Provided records:

[Start]

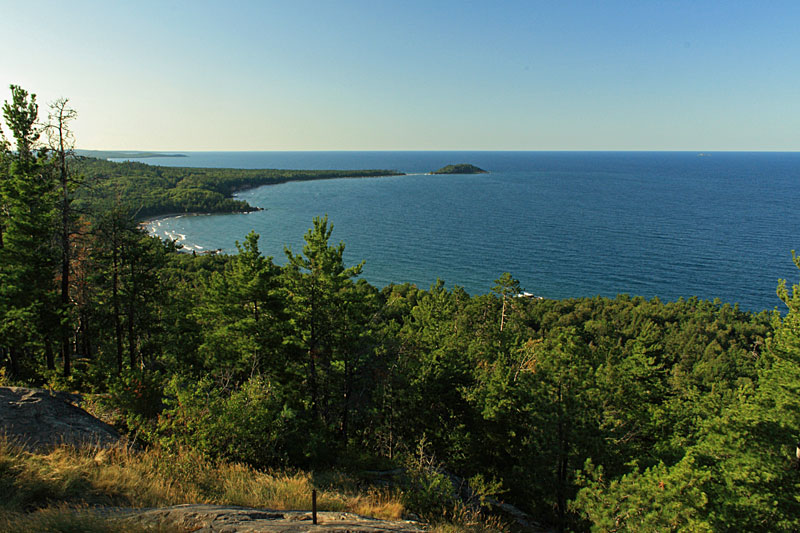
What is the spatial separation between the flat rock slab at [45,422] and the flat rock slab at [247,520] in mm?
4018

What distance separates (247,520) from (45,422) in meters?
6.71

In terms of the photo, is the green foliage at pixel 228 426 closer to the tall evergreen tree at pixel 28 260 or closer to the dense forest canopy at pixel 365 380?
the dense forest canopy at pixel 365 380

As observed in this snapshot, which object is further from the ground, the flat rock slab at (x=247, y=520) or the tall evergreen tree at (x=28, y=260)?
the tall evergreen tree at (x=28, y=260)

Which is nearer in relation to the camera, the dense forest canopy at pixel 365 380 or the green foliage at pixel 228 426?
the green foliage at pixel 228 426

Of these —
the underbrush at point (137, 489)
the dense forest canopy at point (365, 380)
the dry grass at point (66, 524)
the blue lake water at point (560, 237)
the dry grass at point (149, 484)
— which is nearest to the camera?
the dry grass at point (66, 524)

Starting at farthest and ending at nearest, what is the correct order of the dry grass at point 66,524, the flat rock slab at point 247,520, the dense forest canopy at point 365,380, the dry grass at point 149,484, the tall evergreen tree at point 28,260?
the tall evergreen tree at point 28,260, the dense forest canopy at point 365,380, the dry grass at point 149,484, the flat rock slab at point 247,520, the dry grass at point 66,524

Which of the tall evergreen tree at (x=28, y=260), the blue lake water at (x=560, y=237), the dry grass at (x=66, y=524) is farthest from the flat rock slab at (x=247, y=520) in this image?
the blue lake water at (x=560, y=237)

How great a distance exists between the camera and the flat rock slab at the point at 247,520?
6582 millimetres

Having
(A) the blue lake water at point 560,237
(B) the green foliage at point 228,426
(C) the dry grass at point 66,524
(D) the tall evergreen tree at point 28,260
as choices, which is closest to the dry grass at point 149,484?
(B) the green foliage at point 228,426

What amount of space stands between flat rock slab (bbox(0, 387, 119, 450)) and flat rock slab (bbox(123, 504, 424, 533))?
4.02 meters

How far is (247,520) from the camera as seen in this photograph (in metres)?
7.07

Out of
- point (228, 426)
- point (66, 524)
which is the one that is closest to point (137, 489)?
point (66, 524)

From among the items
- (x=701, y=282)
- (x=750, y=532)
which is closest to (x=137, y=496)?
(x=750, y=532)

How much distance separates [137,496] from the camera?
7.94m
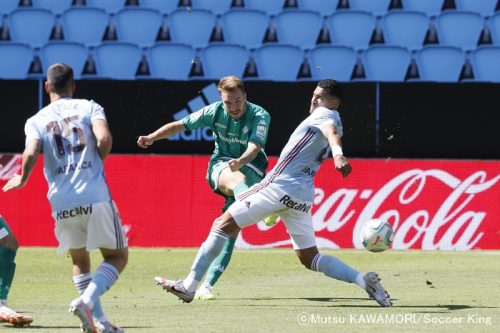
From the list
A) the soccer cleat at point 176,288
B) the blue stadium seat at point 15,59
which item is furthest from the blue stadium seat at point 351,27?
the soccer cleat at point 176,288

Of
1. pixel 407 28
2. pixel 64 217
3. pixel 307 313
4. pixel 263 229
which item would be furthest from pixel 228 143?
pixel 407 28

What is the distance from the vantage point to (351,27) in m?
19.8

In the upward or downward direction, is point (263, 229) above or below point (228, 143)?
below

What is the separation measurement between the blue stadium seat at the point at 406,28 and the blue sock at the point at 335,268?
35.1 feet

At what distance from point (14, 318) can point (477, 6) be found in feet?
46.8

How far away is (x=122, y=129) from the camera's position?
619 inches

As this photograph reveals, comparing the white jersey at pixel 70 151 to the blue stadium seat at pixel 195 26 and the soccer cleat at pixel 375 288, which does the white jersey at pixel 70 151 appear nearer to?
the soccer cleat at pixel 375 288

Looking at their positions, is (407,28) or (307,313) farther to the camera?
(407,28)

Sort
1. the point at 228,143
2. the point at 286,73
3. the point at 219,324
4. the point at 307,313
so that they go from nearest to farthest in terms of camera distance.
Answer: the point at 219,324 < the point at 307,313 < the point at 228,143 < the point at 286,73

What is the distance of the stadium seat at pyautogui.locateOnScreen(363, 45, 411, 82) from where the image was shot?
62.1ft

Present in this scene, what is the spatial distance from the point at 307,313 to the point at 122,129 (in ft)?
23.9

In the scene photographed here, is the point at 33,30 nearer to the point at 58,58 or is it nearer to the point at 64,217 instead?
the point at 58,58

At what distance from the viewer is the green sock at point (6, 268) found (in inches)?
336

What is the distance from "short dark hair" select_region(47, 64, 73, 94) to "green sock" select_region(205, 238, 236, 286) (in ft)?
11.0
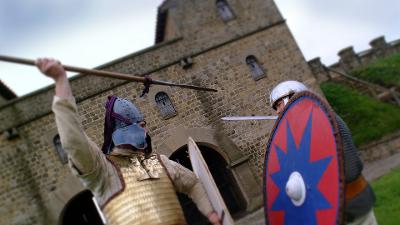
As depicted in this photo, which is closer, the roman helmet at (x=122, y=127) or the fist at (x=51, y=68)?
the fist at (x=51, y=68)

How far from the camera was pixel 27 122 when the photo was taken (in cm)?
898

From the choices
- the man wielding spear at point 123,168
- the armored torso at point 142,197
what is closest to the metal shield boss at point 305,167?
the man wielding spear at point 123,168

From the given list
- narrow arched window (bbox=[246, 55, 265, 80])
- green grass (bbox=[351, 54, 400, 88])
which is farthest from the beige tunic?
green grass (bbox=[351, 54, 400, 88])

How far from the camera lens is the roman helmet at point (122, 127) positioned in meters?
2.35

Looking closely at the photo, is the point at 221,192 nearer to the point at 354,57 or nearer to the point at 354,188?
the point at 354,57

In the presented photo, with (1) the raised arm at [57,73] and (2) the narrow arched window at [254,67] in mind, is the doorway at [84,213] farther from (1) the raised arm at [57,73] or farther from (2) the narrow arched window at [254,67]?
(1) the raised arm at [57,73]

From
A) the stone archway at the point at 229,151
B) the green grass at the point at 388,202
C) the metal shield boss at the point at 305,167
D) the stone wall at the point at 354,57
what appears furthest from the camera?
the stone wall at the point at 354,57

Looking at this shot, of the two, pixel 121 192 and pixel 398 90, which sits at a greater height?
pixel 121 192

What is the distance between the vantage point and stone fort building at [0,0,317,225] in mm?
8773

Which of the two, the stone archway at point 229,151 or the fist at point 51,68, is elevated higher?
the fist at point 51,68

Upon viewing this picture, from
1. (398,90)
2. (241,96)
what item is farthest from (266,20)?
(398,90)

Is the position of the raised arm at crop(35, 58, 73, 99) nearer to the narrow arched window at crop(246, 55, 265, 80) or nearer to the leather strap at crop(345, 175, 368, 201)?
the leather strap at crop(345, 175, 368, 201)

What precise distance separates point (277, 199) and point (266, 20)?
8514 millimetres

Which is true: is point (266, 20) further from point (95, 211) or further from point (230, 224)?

[End]
[Start]

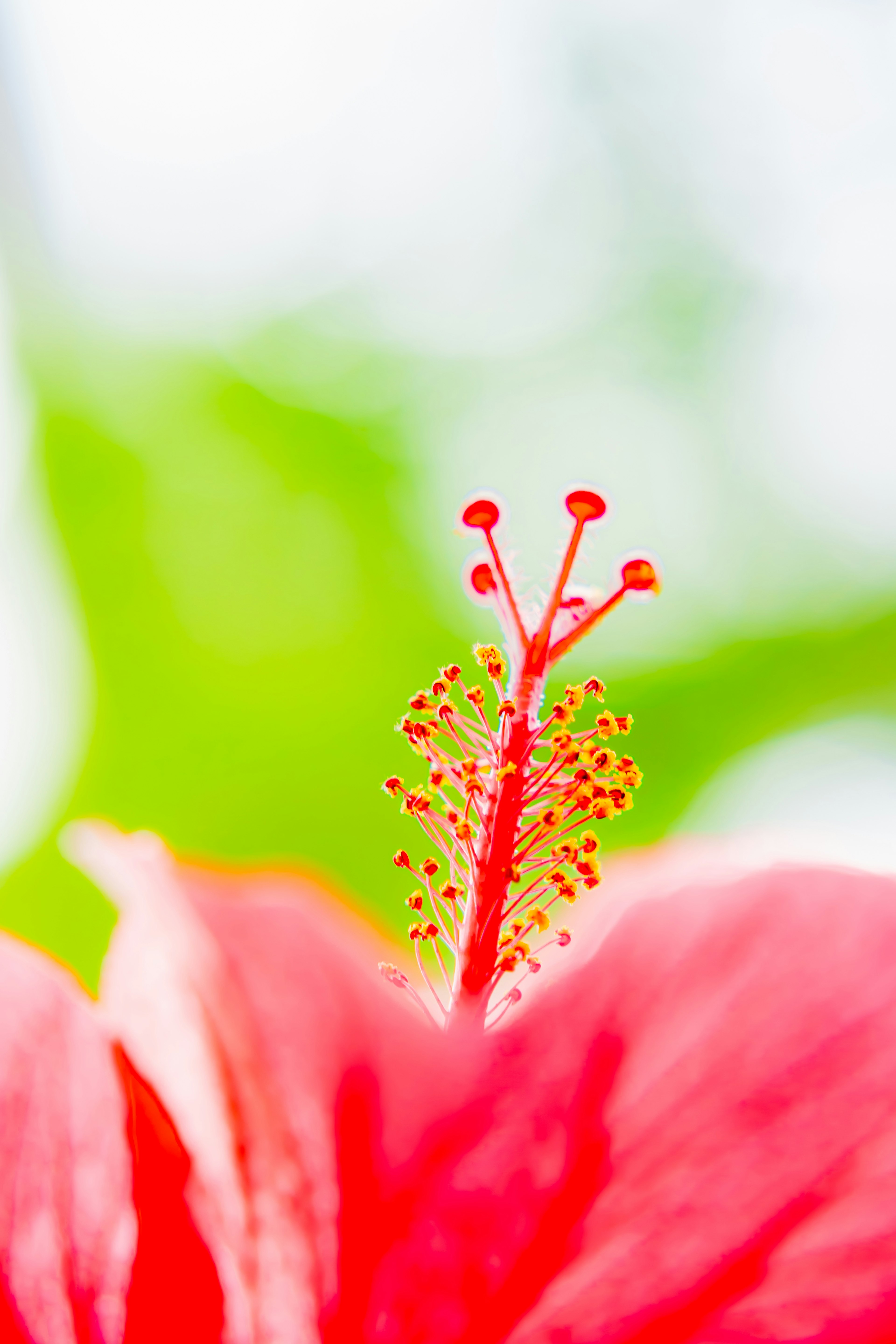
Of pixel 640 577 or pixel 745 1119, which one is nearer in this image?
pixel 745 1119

[End]

Extract each line from the material above that contains the string "arched". Case matters.

- narrow arched window (bbox=[246, 55, 265, 80])
In the presented photo, with (1) the raised arm at [57,73] and (2) the narrow arched window at [254,67] in mind, is the doorway at [84,213] farther from (1) the raised arm at [57,73] or farther from (2) the narrow arched window at [254,67]?
Is the position of the raised arm at crop(35, 58, 73, 99) nearer to the narrow arched window at crop(246, 55, 265, 80) or nearer to the leather strap at crop(345, 175, 368, 201)?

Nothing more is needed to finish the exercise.